▶ [Exercise]: Taking the line containing "class: Mammalia" as the first and the last line of the entries as the end, reproduce every line between them exactly, including both.

[Records from a dataset]
Start of Block
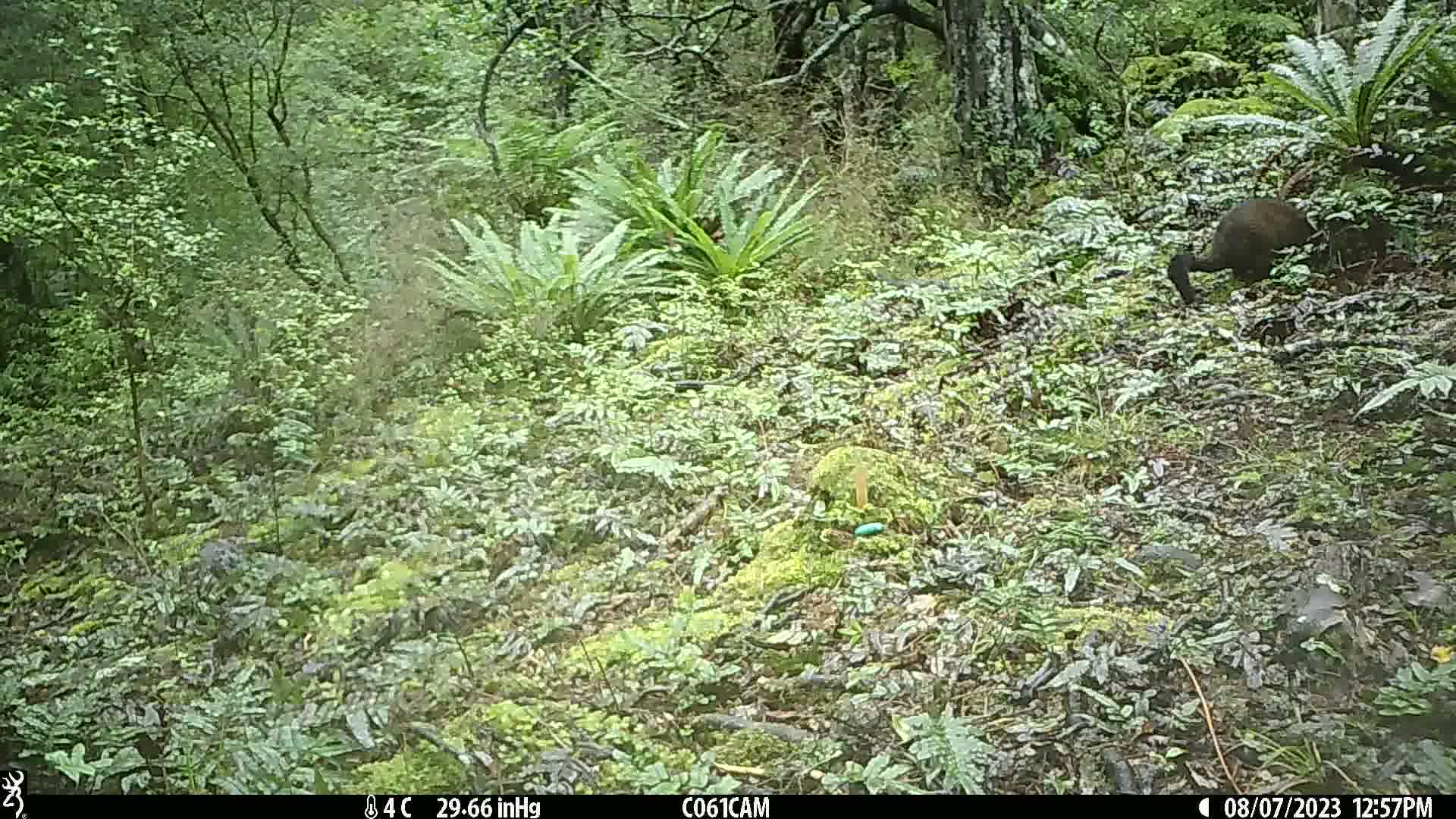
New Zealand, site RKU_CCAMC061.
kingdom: Animalia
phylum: Chordata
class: Mammalia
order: Diprotodontia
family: Phalangeridae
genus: Trichosurus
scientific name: Trichosurus vulpecula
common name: common brushtail possum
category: possum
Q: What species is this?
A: Possum (common brushtail possum) (Trichosurus vulpecula).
End of Block
▶ [The answer]:
class: Mammalia
order: Diprotodontia
family: Phalangeridae
genus: Trichosurus
scientific name: Trichosurus vulpecula
common name: common brushtail possum
category: possum
Q: What species is this?
A: Possum (common brushtail possum) (Trichosurus vulpecula).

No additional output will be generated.